Some records
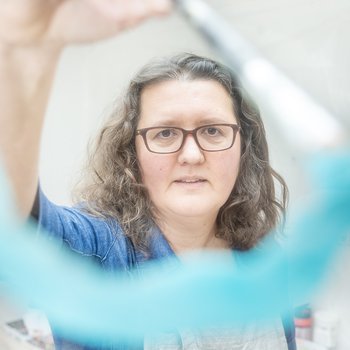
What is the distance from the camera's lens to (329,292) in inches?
27.3

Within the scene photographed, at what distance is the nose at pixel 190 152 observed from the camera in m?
0.64

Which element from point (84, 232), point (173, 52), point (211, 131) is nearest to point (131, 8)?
point (173, 52)

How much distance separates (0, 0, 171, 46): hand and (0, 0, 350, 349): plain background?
0.01m

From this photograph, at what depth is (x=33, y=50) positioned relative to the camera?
2.02ft

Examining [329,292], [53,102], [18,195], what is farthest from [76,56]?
[329,292]

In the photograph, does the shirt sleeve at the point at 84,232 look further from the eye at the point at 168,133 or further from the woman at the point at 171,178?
the eye at the point at 168,133

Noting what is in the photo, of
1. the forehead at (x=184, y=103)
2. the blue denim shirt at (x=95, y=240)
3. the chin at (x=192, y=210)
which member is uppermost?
the forehead at (x=184, y=103)

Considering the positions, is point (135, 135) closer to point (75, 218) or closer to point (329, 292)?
point (75, 218)

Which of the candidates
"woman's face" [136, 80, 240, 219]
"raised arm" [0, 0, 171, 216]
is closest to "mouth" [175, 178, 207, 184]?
"woman's face" [136, 80, 240, 219]

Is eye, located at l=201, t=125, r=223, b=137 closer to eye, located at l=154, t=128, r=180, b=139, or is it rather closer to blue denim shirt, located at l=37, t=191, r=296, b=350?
eye, located at l=154, t=128, r=180, b=139

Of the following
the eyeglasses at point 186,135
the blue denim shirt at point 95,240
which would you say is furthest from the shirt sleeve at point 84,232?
the eyeglasses at point 186,135

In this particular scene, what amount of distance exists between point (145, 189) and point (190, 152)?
0.25 feet

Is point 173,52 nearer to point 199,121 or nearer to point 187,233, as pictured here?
point 199,121

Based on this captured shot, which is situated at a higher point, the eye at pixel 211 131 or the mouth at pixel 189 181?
the eye at pixel 211 131
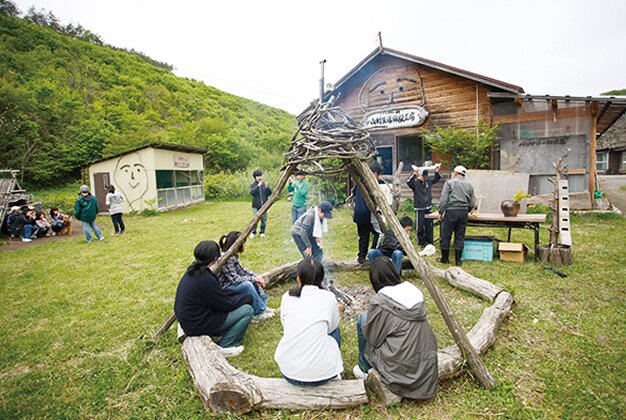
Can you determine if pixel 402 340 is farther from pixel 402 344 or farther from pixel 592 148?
pixel 592 148

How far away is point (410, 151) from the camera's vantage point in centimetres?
1370

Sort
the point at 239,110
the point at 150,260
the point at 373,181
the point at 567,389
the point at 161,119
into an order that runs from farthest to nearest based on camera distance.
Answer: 1. the point at 239,110
2. the point at 161,119
3. the point at 150,260
4. the point at 373,181
5. the point at 567,389

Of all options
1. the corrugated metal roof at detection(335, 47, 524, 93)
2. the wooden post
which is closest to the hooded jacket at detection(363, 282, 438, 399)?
the corrugated metal roof at detection(335, 47, 524, 93)

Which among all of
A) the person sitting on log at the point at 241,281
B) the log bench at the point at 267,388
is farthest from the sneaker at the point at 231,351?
the person sitting on log at the point at 241,281

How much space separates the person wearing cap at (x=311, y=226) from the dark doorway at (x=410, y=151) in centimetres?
885

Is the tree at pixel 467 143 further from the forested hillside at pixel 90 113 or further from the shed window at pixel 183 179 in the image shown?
the forested hillside at pixel 90 113

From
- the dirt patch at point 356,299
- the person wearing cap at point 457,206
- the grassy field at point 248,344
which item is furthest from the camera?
the person wearing cap at point 457,206

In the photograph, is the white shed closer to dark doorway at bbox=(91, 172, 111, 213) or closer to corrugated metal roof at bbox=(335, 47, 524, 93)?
dark doorway at bbox=(91, 172, 111, 213)

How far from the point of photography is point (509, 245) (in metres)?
6.40

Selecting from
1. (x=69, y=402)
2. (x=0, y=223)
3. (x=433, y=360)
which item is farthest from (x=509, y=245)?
(x=0, y=223)

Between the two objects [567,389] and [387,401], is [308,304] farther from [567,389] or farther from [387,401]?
[567,389]

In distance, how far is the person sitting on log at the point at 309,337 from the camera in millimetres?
2553

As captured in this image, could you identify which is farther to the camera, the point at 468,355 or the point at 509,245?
the point at 509,245

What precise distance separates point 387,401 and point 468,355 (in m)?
0.88
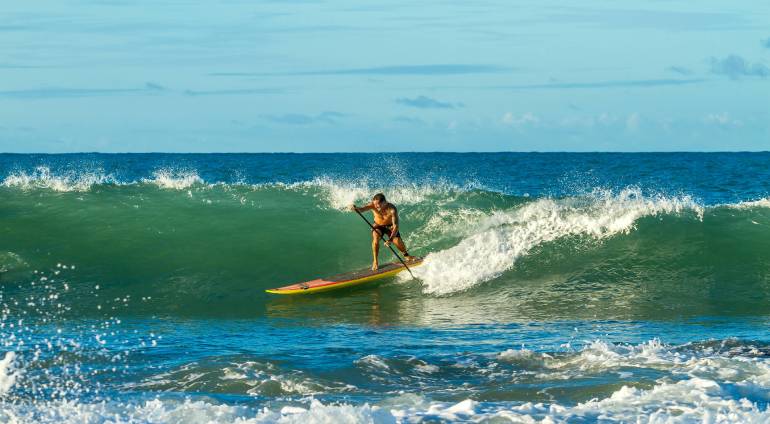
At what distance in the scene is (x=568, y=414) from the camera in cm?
720

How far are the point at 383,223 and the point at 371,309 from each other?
8.17 ft

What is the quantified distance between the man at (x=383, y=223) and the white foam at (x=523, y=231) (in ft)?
2.03

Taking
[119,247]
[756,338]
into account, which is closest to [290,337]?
[756,338]

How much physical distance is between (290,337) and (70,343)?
8.62ft

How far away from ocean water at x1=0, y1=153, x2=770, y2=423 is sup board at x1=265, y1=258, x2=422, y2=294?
162mm

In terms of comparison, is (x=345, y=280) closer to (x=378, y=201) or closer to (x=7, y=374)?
(x=378, y=201)

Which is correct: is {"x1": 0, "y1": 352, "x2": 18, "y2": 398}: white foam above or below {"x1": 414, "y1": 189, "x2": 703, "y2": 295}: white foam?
below

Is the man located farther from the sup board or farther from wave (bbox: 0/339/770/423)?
wave (bbox: 0/339/770/423)

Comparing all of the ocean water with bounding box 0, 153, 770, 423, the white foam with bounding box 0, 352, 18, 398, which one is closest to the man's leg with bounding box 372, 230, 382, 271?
the ocean water with bounding box 0, 153, 770, 423

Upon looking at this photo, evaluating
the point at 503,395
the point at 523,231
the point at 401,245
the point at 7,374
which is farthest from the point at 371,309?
the point at 7,374

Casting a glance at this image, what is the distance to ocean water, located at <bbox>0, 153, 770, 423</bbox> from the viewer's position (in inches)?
306

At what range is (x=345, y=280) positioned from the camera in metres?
13.9

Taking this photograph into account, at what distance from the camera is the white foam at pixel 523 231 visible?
14.5 meters

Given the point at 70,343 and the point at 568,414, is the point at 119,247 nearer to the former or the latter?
the point at 70,343
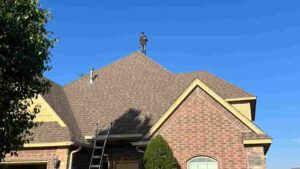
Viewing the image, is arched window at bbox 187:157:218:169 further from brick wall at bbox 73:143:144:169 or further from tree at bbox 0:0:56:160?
tree at bbox 0:0:56:160

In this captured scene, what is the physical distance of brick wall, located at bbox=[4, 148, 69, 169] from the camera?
54.9 ft

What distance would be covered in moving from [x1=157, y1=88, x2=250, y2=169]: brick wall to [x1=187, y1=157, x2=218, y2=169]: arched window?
0.20 meters

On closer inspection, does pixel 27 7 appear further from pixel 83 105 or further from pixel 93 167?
pixel 83 105

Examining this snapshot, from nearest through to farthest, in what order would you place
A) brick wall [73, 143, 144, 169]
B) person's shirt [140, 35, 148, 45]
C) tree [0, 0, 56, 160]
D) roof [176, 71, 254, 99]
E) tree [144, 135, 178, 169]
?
tree [0, 0, 56, 160] → tree [144, 135, 178, 169] → brick wall [73, 143, 144, 169] → roof [176, 71, 254, 99] → person's shirt [140, 35, 148, 45]

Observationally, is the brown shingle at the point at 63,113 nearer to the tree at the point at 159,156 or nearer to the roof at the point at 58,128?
the roof at the point at 58,128

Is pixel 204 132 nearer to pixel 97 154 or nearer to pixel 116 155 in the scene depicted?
pixel 116 155

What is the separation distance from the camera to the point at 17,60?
11664 mm

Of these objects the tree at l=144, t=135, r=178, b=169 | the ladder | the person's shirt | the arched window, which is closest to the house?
the arched window

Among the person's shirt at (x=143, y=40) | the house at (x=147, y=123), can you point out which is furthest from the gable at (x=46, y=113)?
the person's shirt at (x=143, y=40)

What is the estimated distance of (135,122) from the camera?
19016 mm

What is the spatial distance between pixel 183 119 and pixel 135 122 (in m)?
3.32

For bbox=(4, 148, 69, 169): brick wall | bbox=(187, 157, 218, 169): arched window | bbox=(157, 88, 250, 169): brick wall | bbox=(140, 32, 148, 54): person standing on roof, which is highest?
bbox=(140, 32, 148, 54): person standing on roof

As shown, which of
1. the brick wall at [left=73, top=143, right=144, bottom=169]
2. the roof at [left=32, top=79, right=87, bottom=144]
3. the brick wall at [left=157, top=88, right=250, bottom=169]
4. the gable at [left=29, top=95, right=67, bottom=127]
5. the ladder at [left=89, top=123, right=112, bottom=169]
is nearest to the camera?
the brick wall at [left=157, top=88, right=250, bottom=169]

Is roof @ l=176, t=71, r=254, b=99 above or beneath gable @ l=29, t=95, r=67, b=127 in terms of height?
Result: above
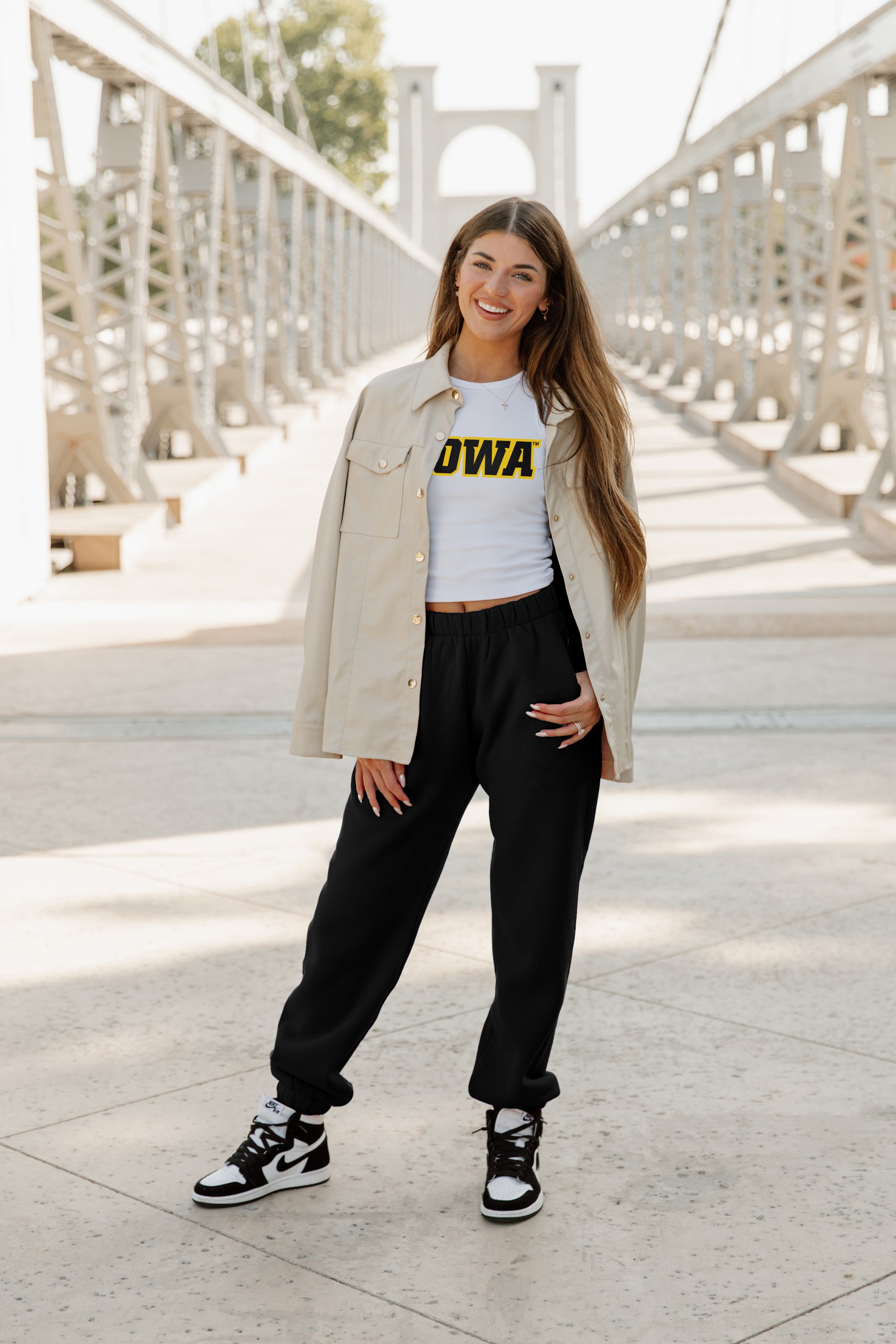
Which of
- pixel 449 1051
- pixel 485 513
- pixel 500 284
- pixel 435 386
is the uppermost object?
pixel 500 284

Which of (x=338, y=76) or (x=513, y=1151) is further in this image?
(x=338, y=76)

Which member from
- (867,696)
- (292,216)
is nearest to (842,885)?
(867,696)

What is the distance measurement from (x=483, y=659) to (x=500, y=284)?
60 centimetres

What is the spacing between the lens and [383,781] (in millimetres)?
2527

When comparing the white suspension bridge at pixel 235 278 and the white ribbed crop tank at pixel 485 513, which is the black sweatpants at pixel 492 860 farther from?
the white suspension bridge at pixel 235 278

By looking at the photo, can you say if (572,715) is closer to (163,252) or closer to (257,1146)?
(257,1146)

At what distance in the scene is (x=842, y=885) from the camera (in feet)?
13.9

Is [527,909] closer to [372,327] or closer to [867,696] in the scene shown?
[867,696]

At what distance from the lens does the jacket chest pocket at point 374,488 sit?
252 cm

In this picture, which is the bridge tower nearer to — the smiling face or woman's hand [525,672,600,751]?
the smiling face

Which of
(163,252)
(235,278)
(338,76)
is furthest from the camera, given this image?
(338,76)

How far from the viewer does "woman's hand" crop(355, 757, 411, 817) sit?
252 centimetres

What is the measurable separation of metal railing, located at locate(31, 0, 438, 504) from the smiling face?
8.14 metres

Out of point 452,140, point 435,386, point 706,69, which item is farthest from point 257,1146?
point 452,140
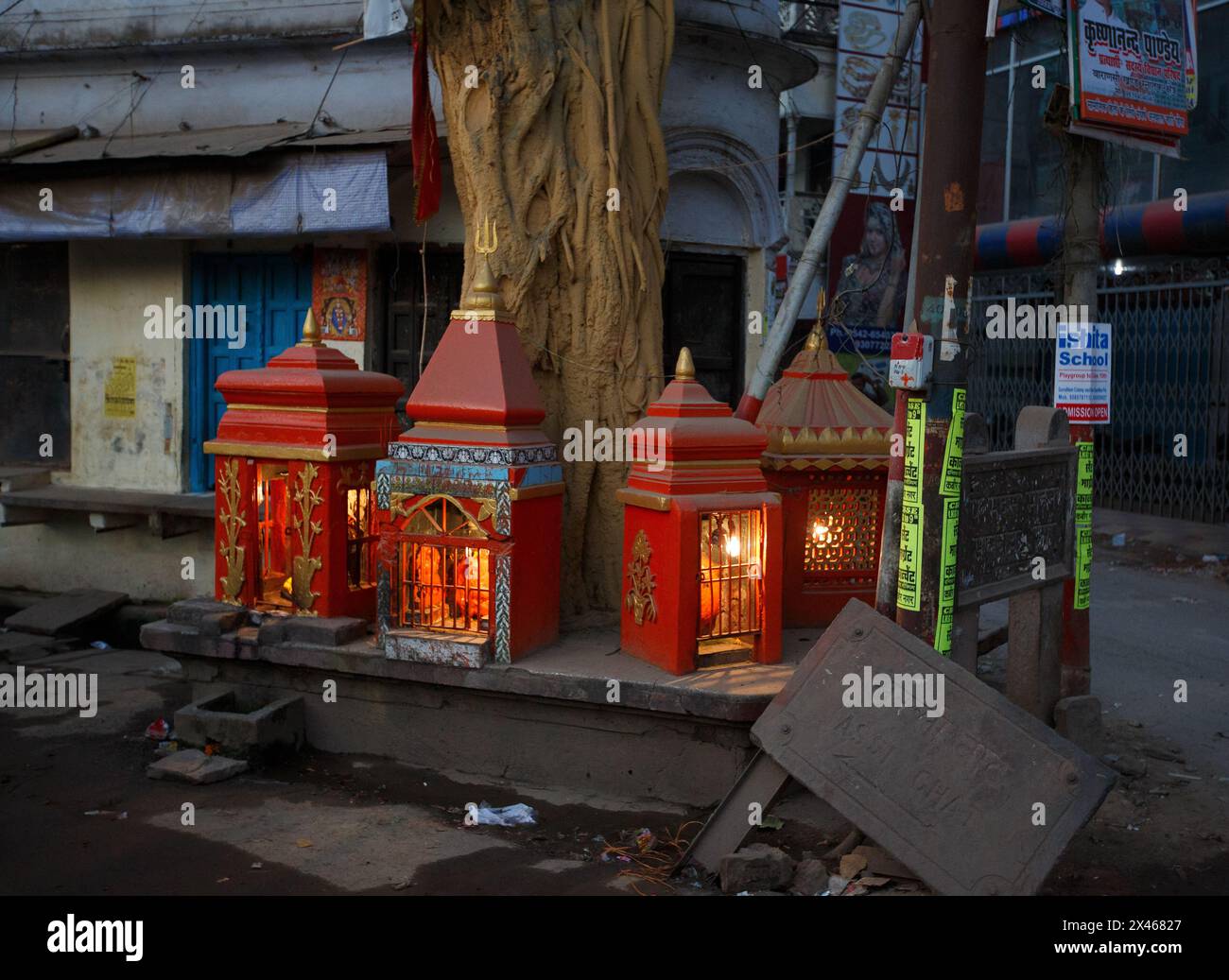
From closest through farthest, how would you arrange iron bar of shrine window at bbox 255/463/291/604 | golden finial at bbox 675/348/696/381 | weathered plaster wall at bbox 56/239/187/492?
golden finial at bbox 675/348/696/381, iron bar of shrine window at bbox 255/463/291/604, weathered plaster wall at bbox 56/239/187/492

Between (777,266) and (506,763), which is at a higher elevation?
(777,266)

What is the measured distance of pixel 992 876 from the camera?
428 centimetres

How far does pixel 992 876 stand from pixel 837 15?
1778cm

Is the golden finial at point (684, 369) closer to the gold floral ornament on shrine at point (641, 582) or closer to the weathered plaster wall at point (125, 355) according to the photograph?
the gold floral ornament on shrine at point (641, 582)

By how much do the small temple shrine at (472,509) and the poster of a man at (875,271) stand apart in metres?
13.6

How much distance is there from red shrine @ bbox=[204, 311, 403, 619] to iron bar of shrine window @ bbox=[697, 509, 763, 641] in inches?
84.7

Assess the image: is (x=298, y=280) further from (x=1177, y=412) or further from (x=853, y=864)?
(x=1177, y=412)

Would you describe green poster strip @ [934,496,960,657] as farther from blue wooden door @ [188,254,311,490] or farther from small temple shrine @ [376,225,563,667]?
blue wooden door @ [188,254,311,490]

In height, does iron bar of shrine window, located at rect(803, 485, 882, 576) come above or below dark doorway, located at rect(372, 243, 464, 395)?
below

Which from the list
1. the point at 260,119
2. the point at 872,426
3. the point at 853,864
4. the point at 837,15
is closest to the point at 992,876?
the point at 853,864

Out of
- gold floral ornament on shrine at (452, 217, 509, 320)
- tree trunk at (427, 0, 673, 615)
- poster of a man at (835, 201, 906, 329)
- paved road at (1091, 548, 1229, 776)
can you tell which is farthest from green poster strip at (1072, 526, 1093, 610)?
poster of a man at (835, 201, 906, 329)

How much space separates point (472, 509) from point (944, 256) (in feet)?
8.55

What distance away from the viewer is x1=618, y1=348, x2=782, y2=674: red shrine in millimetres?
5832

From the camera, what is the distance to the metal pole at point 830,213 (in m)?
9.09
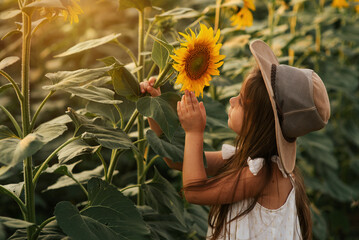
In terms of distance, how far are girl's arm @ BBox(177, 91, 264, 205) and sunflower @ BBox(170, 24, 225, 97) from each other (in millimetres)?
67

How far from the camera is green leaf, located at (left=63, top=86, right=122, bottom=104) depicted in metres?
1.01

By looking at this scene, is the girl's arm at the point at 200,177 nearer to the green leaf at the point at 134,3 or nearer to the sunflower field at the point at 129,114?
the sunflower field at the point at 129,114

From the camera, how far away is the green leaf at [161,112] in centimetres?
106

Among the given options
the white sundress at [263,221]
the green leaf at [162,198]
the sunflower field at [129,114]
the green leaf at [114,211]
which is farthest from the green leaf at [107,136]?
the white sundress at [263,221]

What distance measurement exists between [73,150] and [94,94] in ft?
0.41

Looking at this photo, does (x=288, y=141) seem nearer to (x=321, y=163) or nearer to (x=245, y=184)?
(x=245, y=184)

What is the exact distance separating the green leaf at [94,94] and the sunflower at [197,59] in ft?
0.50

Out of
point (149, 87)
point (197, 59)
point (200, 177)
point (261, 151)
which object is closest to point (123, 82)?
point (149, 87)

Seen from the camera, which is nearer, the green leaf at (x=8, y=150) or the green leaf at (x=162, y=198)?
the green leaf at (x=8, y=150)

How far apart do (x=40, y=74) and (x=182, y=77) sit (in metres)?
1.71

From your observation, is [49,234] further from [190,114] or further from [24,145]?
[190,114]

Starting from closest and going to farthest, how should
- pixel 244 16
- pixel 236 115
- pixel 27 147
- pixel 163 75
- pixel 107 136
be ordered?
pixel 27 147 < pixel 107 136 < pixel 163 75 < pixel 236 115 < pixel 244 16

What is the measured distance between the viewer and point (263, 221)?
1.23 metres

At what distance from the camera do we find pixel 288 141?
1222mm
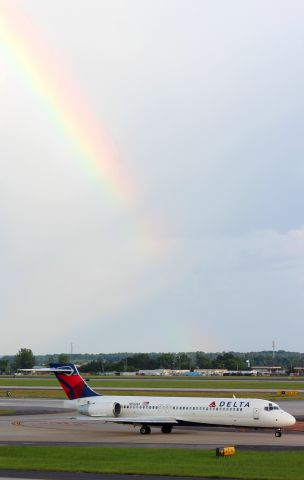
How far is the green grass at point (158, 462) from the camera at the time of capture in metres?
43.9

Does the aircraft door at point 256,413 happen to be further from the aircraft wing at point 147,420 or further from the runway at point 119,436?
the aircraft wing at point 147,420

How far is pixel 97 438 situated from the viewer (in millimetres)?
67750

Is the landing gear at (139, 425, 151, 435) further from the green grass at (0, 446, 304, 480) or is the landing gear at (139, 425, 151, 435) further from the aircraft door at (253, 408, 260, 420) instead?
the green grass at (0, 446, 304, 480)

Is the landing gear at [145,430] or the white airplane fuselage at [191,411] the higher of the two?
the white airplane fuselage at [191,411]

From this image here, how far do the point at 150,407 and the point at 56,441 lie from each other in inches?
405

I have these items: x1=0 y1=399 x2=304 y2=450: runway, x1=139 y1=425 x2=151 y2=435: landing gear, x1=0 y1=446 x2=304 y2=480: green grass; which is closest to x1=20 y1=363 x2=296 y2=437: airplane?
x1=139 y1=425 x2=151 y2=435: landing gear

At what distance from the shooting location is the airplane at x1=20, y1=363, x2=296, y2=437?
2628 inches

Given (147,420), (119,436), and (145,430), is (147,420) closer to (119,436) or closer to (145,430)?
(145,430)

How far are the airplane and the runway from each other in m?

### Given exercise
Set down exactly what runs from the line with "Does the aircraft" to the last line of the data above, including both of those lines and no others.

### Task response
Does the aircraft door at point 256,413 happen to be further from the aircraft wing at point 147,420 or further from the runway at point 119,436?
the aircraft wing at point 147,420

How far is pixel 97 438 situated from the viewer (in millimetres)?
67750

Is the landing gear at (139, 425, 151, 435) further from the green grass at (0, 446, 304, 480) or is the landing gear at (139, 425, 151, 435) further from the aircraft door at (253, 408, 260, 420) instead?
the green grass at (0, 446, 304, 480)

Is the landing gear at [145,430] or the white airplane fuselage at [191,411] the higher of the two?
the white airplane fuselage at [191,411]

From this image here, how far do the point at 150,407 and the point at 56,441 lie from each other in inches?
405

I have these items: x1=0 y1=399 x2=304 y2=450: runway, x1=139 y1=425 x2=151 y2=435: landing gear, x1=0 y1=446 x2=304 y2=480: green grass; which is closest to x1=20 y1=363 x2=296 y2=437: airplane?
x1=139 y1=425 x2=151 y2=435: landing gear

At what distance from the shooting location is the airplane at x1=20, y1=363, x2=296, y2=437?
2628 inches

Given (147,420), (119,436), and (145,430), is (147,420) closer to (119,436) or closer to (145,430)?
(145,430)

How far are the airplane and the runway from each other in m?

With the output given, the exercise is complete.